One of the sub-problems in delta debugging is how to break down the difference between two versions into changes. If the granularity is too coarse, delta debugging may be unable to isolate the precise source of the error. On the other hand, the finer the granularity, the slower the algorithm runs. Also, the possibility that the fault was caused by multiple changes increases. Also, dividing something the programmer intended as a single logical change into two can cause ambiguity, where each individual change fails but when combined the program succeeds.
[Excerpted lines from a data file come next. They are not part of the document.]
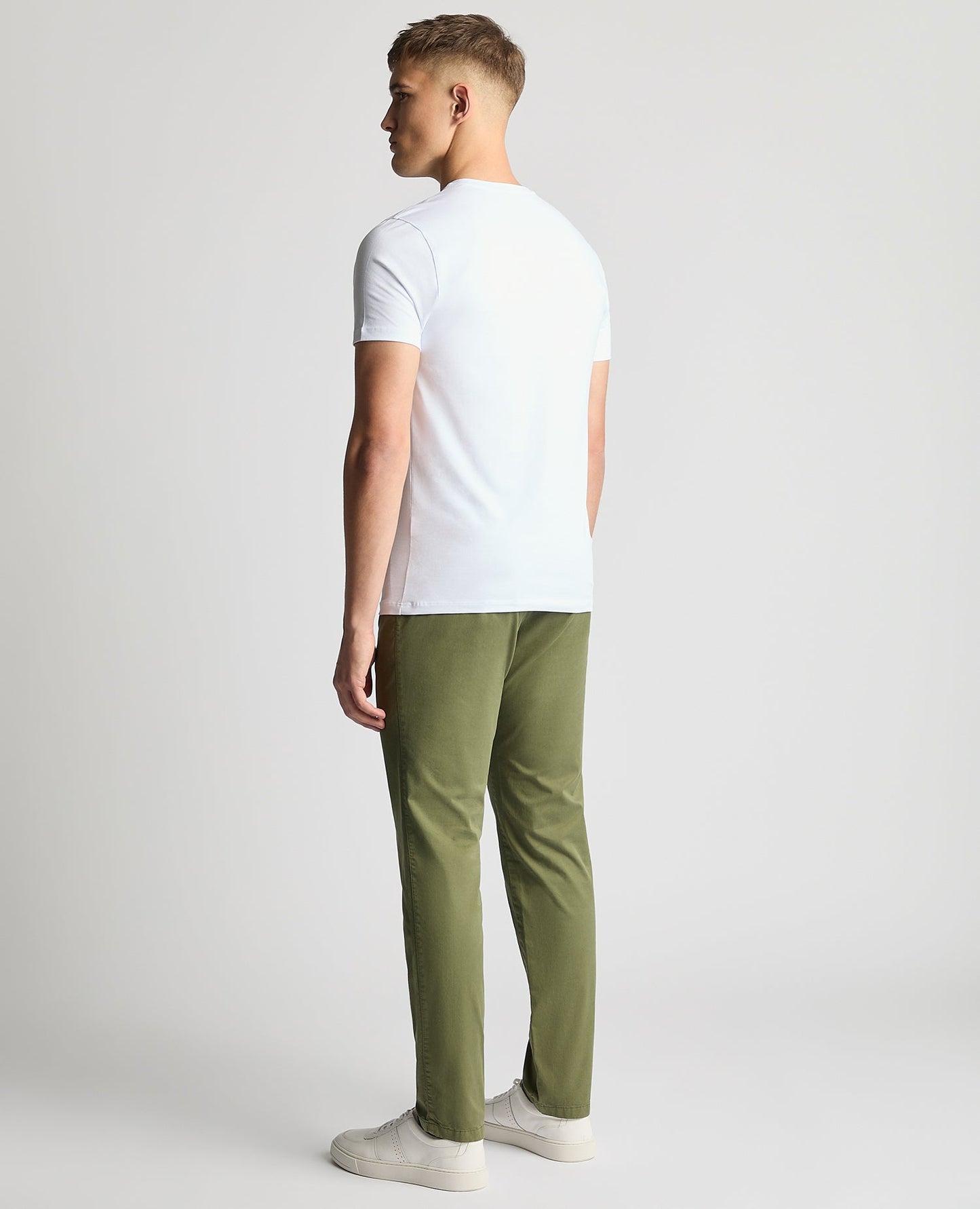 Man wearing a green Slim Leg Cotton-Stretch Chinos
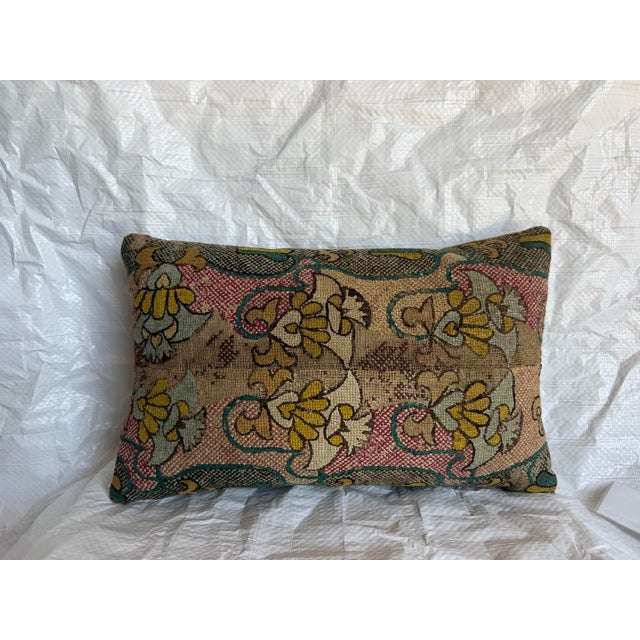 This exceptional antique pillow is fashioned from a 17th-century Italian Florentine wool and silk textile, presenting a...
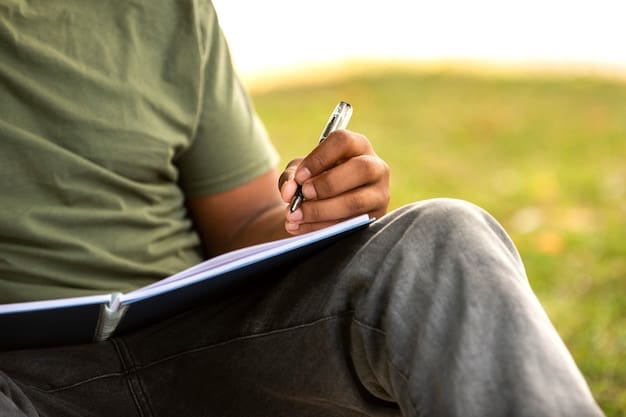 Person writing in a notebook outdoors.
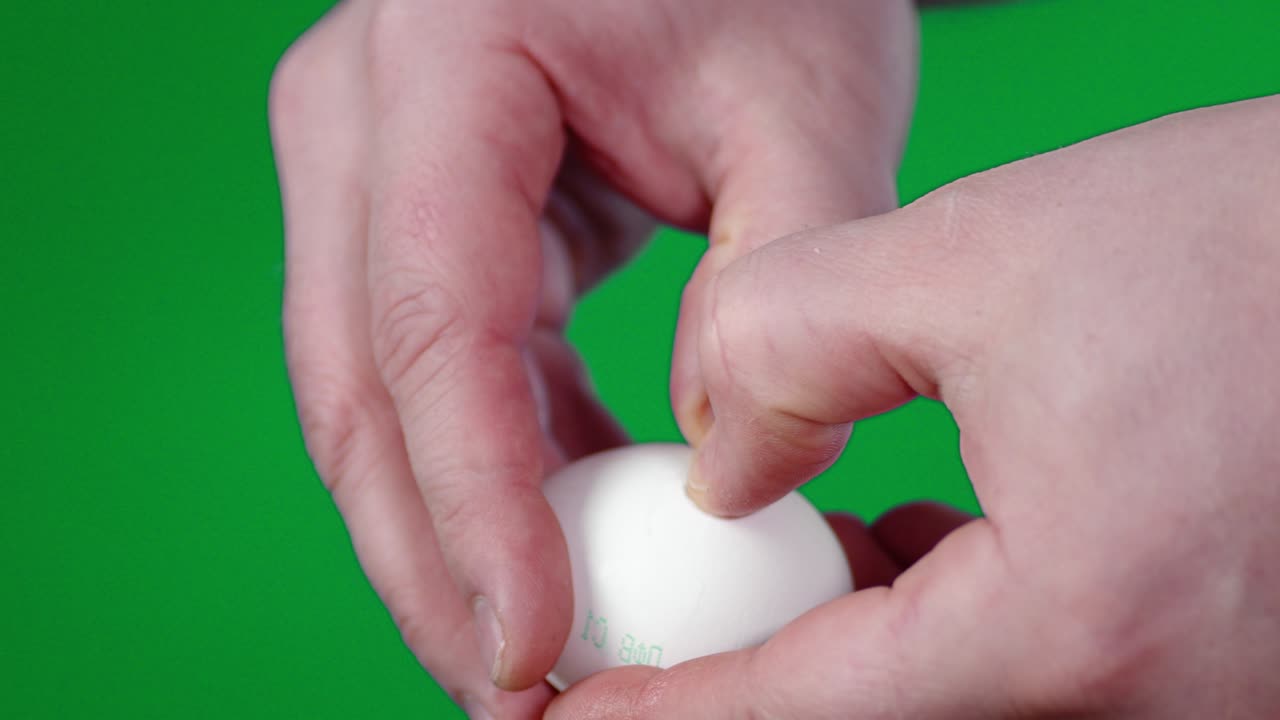 Men's hands with a knife break raw egg.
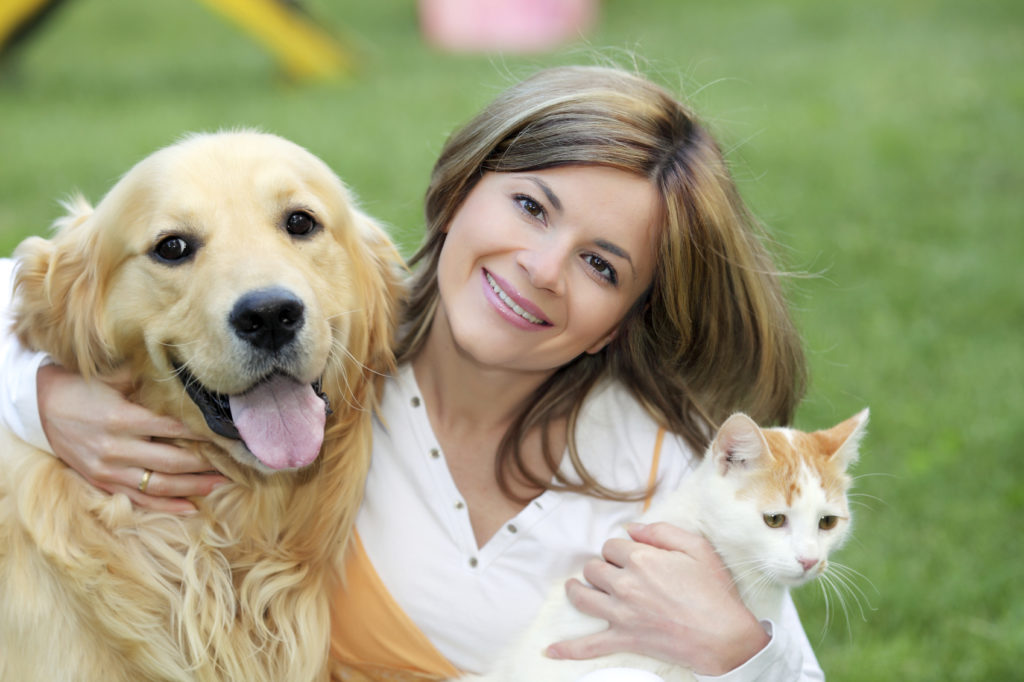 Portrait of a young woman with dog and cat.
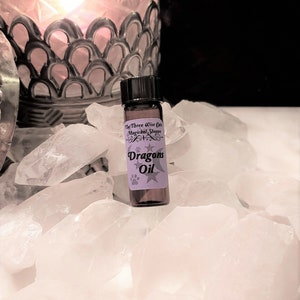 May include: A small brown glass bottle with a black cap, labeled "Dragons Oil" and "The Three Wise Cats Magical Shoppe". The bottle is sitting on a bed of white crystal rocks.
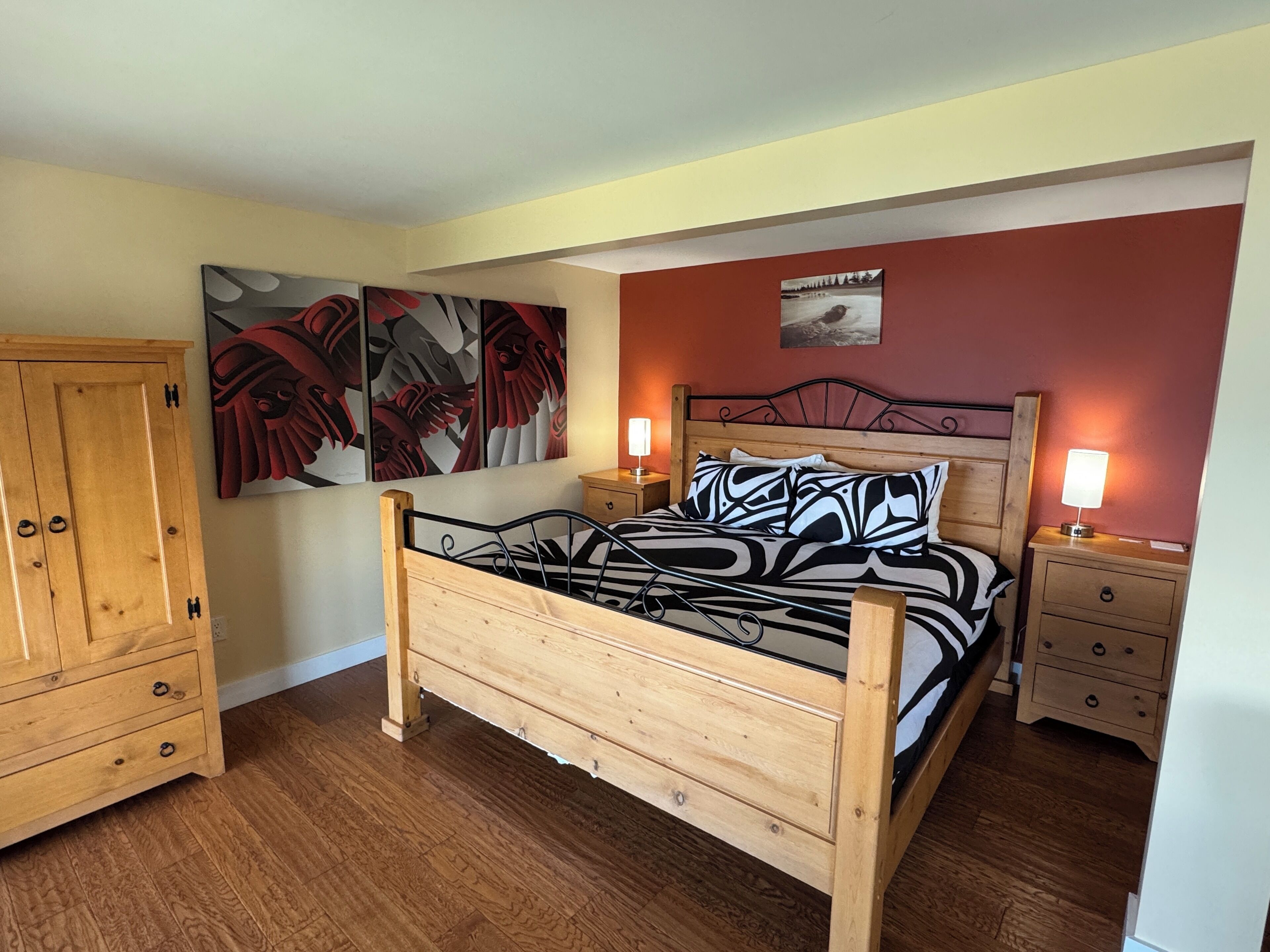 Un dormitorio con una cama de madera, dos mesitas de noche, un armario y dos lámparas fijadas a la pared.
This paper breaks down the difference between the two versions according to deltas from diff. Such a division makes no attempt to maximize compilable configurations or find the best granularity. An improvement similar to in Crisp [2] is to group changes at method granularity, connected by their structural dependencies. Grouping changes guarantees that we only generate compilable configurations. This improvement subsumes both the 'grouping by semantic criterion' and 'predicting test outcome' heuristics suggested in the paper. Another possible improvement is to have multiple levels of granularity. We can then start at a very coarse granularity, eg all changes in the same class are considered one change, then progressively switch to finer granularity when we are stuck, eg switch to method granularity, or statement block granularity, when we are left with a set of potentially failure-inducing classes. This may helps to keep the number of changes we deal with at one time small.
[1] Zeller, A., Simplifying and Isolating Failure-Inducing Input, IEEE Transactions on Software Engineering Vol 28 Pg 183-200, 2002.
[2] Chesley, O.C. et al, Crisp—A Debugging Tool for Java Programs, 21st ICSM, 2005
[3] Bouillon, P. et al, Automated Debugging in Eclipse (at the touch of not even a button), OOPSLA 2003.